> [Passage shown]:
━━━━
Papplewick Hall and the Montagu estate
Papplewick was initially granted to the Augustinian Prior and Convent of New Stead in Sherwood in a document dated 25th June 1120. The foundation Charter of Newstead dates from around 1170 and includes “Papplewick, with the church of the same town, and the mill which the same cannons have made and with all things pertaining to the same town in wood and plain…” but provides no supporting information as to what the town of Papplewick then consisted of. Newstead Priory retained control of Papplewick until 1539. In the preceding year it had to pay fines of £233 6s 8d to remain in existence and on 21st July 1539, the 12 canons remaining surrendered their property to Henry VIII’s agent, Sir John Byron. Soon after, by grant dated 28th May 1540, Sir John snapped up Newstead and its environs, including Papplewick and Linby, for the handsome sum of £810.
━━━━
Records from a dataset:
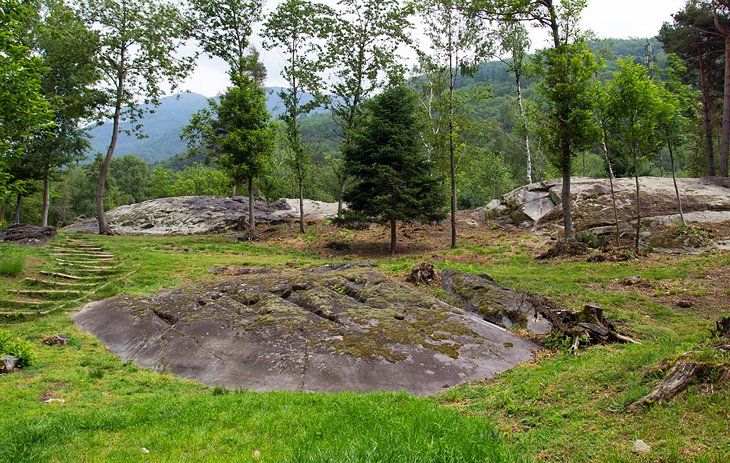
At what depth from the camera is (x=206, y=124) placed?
2669 cm

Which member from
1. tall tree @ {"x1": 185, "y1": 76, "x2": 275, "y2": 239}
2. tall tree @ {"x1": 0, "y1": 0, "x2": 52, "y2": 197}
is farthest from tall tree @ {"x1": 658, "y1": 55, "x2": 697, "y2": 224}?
tall tree @ {"x1": 0, "y1": 0, "x2": 52, "y2": 197}

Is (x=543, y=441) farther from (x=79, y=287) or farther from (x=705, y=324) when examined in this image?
(x=79, y=287)

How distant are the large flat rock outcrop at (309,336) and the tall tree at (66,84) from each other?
21.3 meters

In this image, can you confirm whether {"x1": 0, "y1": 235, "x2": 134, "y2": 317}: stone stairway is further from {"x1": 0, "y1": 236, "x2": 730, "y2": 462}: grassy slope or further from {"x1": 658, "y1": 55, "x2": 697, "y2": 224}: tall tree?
{"x1": 658, "y1": 55, "x2": 697, "y2": 224}: tall tree

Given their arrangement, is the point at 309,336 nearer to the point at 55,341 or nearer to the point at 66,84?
the point at 55,341

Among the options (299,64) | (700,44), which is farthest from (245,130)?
(700,44)

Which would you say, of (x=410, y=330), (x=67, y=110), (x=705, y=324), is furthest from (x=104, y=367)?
(x=67, y=110)

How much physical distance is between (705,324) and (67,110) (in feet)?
114

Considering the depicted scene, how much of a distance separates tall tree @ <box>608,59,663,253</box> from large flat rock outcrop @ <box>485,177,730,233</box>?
17.0 feet

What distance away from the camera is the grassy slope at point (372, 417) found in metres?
3.68

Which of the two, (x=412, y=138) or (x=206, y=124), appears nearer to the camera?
(x=412, y=138)

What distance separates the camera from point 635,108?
15.7 meters

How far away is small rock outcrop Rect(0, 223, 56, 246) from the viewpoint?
1912 centimetres

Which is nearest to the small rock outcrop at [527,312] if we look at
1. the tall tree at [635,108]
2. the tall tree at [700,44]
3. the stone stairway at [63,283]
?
the tall tree at [635,108]
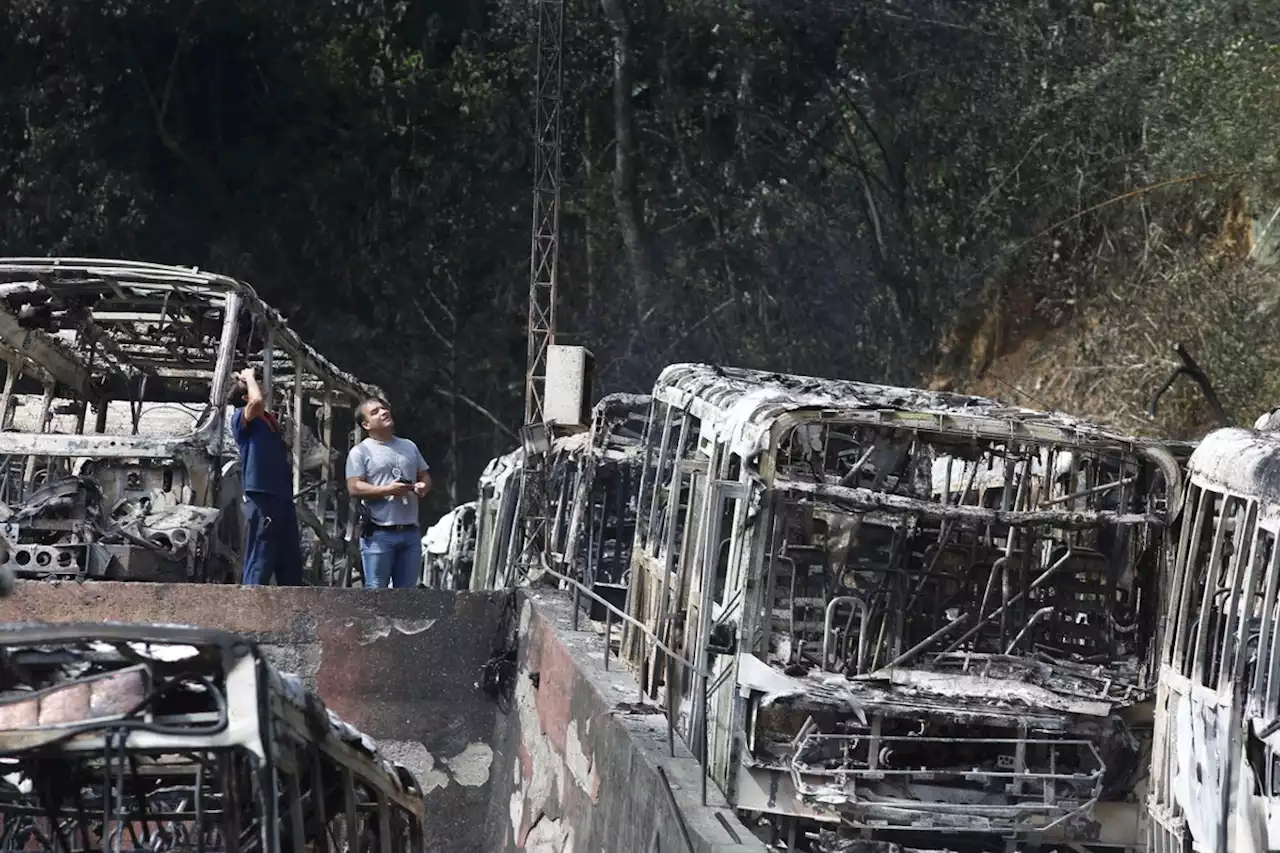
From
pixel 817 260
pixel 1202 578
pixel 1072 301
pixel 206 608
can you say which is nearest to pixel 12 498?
pixel 206 608

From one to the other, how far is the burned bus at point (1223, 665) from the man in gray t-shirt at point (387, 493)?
736 centimetres

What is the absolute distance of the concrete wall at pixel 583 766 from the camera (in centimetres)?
732

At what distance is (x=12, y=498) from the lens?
13.2 meters

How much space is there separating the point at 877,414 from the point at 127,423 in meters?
9.75

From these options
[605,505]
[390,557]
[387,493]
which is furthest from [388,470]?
Result: [605,505]

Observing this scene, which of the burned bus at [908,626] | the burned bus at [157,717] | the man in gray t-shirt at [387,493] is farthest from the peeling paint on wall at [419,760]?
the burned bus at [157,717]

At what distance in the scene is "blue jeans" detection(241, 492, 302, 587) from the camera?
537 inches

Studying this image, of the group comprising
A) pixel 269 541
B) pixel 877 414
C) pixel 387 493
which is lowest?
pixel 269 541

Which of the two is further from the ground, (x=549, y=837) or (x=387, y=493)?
(x=387, y=493)

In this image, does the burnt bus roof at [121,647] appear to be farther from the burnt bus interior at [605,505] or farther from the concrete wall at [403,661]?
the burnt bus interior at [605,505]

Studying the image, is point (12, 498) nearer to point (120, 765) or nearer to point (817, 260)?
point (120, 765)

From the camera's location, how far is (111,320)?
53.6 feet

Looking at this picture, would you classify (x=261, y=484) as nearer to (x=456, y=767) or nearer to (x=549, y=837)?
(x=456, y=767)

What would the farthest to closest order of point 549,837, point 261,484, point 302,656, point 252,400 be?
point 261,484 < point 252,400 < point 302,656 < point 549,837
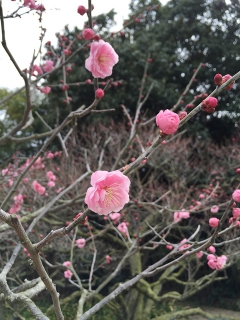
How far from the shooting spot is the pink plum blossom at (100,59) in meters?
1.12

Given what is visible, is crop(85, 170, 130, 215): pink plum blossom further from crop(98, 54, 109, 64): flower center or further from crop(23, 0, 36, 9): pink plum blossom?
crop(23, 0, 36, 9): pink plum blossom

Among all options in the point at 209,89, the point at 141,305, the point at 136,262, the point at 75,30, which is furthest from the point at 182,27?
the point at 141,305

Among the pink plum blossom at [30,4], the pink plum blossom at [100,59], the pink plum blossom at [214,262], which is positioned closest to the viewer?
the pink plum blossom at [100,59]

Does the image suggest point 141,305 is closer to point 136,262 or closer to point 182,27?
point 136,262

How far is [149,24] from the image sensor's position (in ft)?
25.1

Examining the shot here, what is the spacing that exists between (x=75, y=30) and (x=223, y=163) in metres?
3.82

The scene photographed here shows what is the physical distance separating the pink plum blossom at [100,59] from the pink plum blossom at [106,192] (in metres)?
0.51

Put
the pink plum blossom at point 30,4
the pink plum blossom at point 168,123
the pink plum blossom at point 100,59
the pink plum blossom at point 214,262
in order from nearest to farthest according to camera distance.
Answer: the pink plum blossom at point 168,123, the pink plum blossom at point 100,59, the pink plum blossom at point 214,262, the pink plum blossom at point 30,4

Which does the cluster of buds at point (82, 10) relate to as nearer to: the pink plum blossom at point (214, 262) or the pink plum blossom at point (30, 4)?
the pink plum blossom at point (30, 4)

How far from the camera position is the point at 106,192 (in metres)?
0.77

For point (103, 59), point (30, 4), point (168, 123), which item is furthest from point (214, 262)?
point (30, 4)

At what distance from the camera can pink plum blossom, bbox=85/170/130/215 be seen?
28.4 inches

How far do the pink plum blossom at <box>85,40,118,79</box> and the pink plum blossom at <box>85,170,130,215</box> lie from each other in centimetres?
51

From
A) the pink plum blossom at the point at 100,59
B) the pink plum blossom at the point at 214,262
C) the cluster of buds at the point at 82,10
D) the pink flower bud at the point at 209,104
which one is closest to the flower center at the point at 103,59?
the pink plum blossom at the point at 100,59
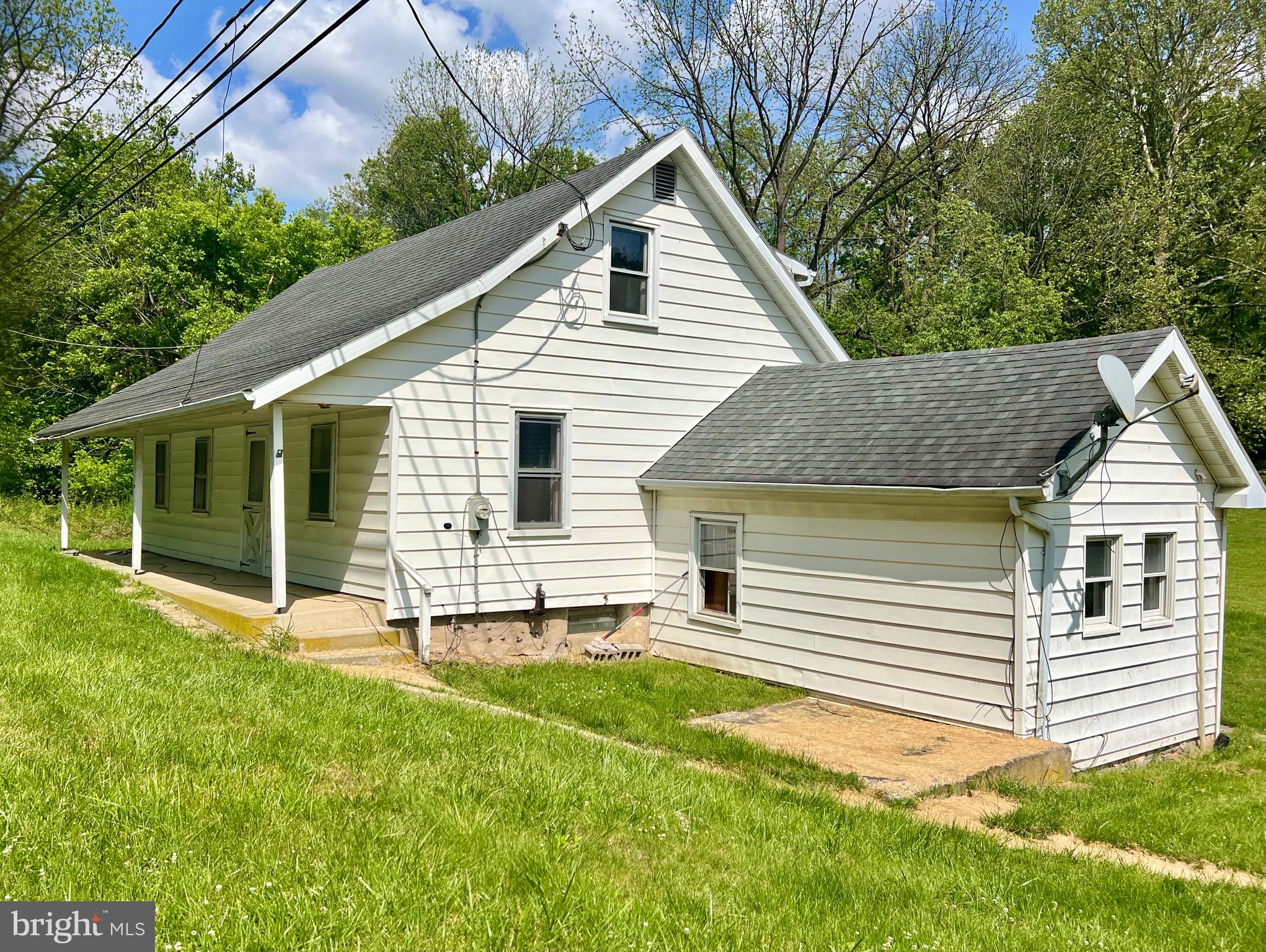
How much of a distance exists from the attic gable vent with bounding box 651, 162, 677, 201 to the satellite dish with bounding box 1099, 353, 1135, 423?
678 centimetres

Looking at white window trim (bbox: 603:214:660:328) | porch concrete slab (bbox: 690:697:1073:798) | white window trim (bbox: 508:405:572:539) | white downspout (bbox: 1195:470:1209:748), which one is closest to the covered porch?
white window trim (bbox: 508:405:572:539)

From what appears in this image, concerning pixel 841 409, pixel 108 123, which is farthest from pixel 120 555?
pixel 108 123

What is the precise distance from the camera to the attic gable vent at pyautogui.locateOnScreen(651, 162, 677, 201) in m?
13.5

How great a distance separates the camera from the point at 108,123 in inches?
1383

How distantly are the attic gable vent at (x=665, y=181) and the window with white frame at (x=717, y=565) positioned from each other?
15.2ft

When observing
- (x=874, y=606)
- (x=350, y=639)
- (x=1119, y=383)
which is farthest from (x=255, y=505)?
(x=1119, y=383)

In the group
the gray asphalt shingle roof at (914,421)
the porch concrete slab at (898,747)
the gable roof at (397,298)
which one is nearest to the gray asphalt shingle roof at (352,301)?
the gable roof at (397,298)

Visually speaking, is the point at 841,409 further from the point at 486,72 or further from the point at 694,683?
the point at 486,72

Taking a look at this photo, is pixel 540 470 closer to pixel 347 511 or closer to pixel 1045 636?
pixel 347 511

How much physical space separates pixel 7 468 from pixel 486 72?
22151 millimetres

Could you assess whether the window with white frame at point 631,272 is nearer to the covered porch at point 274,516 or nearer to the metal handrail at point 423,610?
the covered porch at point 274,516

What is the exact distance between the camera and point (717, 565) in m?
12.6

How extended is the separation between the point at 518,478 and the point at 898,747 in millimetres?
5738

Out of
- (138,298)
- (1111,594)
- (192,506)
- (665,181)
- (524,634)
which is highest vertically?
(138,298)
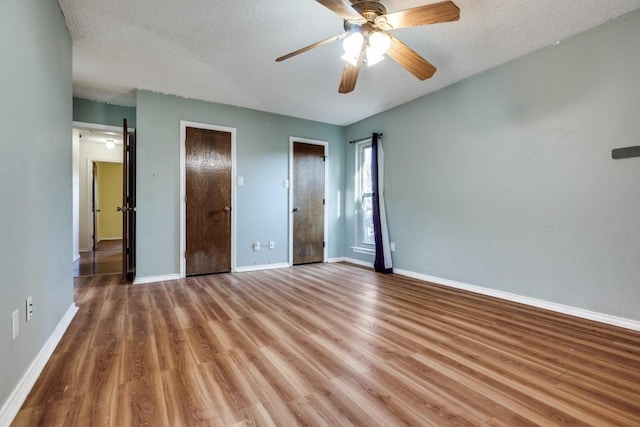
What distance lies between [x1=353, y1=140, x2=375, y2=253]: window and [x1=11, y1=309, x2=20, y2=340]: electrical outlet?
4.07m

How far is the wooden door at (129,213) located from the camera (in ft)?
12.4

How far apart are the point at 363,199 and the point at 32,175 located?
412 cm

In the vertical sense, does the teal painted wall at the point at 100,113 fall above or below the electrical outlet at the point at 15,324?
above

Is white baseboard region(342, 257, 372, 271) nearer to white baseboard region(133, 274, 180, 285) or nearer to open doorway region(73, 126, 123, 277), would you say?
white baseboard region(133, 274, 180, 285)

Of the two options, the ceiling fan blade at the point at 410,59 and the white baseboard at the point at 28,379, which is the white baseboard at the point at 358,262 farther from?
the white baseboard at the point at 28,379

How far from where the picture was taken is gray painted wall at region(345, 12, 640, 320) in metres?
2.32

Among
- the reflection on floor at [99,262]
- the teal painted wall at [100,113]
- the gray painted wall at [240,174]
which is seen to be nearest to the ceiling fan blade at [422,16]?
the gray painted wall at [240,174]

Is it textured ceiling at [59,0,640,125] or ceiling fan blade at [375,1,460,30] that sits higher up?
textured ceiling at [59,0,640,125]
━━━━
> [Questions on the material]:
A - Print the Papplewick history text from "Papplewick Hall and" to "sum of £810.".
B - Using the Papplewick history text, state whether each statement agrees with it, answering yes or no and quoting the deciding words: (i) Newstead Priory kept control of Papplewick until 1539; (ii) Sir John Byron paid £233 6s 8d for Newstead and its environs; (iii) the foundation Charter of Newstead describes what the town of Papplewick then consisted of.

> [Solution set]:
A -
Papplewick Hall and the Montagu estate
Papplewick was initially granted to the Augustinian Prior and Convent of New Stead in Sherwood in a document dated 25th June 1120. The foundation Charter of Newstead dates from around 1170 and includes “Papplewick, with the church of the same town, and the mill which the same cannons have made and with all things pertaining to the same town in wood and plain…” but provides no supporting information as to what the town of Papplewick then consisted of. Newstead Priory retained control of Papplewick until 1539. In the preceding year it had to pay fines of £233 6s 8d to remain in existence and on 21st July 1539, the 12 canons remaining surrendered their property to Henry VIII’s agent, Sir John Byron. Soon after, by grant dated 28th May 1540, Sir John snapped up Newstead and its environs, including Papplewick and Linby, for the handsome sum of £810.

B -
(i) Yes: "Newstead Priory retained control of Papplewick until 1539."
(ii) No: "for the handsome sum of £810."
(iii) No: "provides no supporting information as to what the town of Papplewick then consisted of."